August 8, 2014 - Andrea Johnson
It took "Outlander" to make me subscribe to a cable service for the first time in about 10 years.

"Outlander," which will air on the cable network Starz at 8 p.m. this Saturday, is a TV series based on a time travel historical romance series by Diana Gabaldon. I read the first book in the series when it came out more than 20 years ago. The sprawling saga is now eight books long, with no sign of an end, so there should be plenty of material to draw on for a TV series.

The first book, as well as the first episode of the TV series, tells the story of Claire Randall (Caitriona Balfe), a World War II combat nurse who goes to the Scottish Highlands with her husband Frank (Tobias Menzies) for a second honeymoon a few months after the end of the war. After she picks flowers in a circle of standing stones one early morning, Claire is inexplicably thrown back in time to 1743 Scotland. There she is accosted by a violent British commander, Jack Randall (also played by Tobias Menzies), who turns out to be her husband's ancestor. He, reasonably enough, thinks she must be a prostitute because she is running around in a short white dress. Women of his time were more decently covered.

- **ASSIGNMENT**
Edit the Outlander piece, starting at "August 8, 2014" and ending at "a TV series.", so that "Sunday" takes the place of "Saturday" throughout that stretch.

- **SUPPLIED MATERIAL**
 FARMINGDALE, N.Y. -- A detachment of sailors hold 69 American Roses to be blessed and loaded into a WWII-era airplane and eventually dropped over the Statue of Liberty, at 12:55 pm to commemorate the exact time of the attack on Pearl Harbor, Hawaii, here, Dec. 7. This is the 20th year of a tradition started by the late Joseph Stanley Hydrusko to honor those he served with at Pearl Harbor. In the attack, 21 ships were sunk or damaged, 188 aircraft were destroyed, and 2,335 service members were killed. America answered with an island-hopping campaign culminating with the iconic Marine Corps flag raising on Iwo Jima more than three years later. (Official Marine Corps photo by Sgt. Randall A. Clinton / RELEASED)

* * *

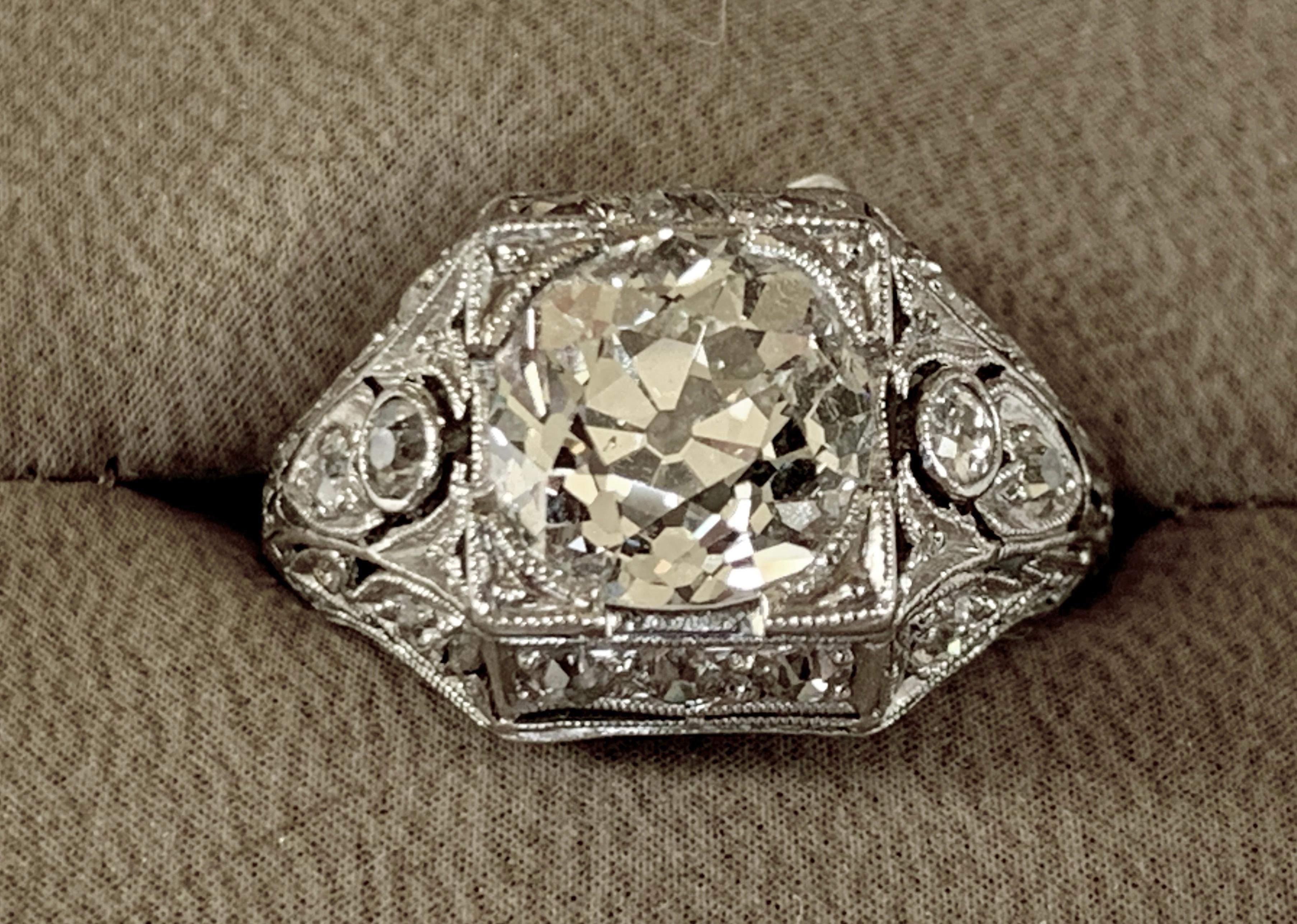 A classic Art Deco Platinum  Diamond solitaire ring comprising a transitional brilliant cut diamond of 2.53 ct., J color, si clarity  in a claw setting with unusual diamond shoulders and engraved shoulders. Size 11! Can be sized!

- **SOLVED EXERCISE**
August 8, 2014 - Andrea Johnson
It took "Outlander" to make me subscribe to a cable service for the first time in about 10 years.

"Outlander," which will air on the cable network Starz at 8 p.m. this Sunday, is a TV series based on a time travel historical romance series by Diana Gabaldon. I read the first book in the series when it came out more than 20 years ago. The sprawling saga is now eight books long, with no sign of an end, so there should be plenty of material to draw on for a TV series.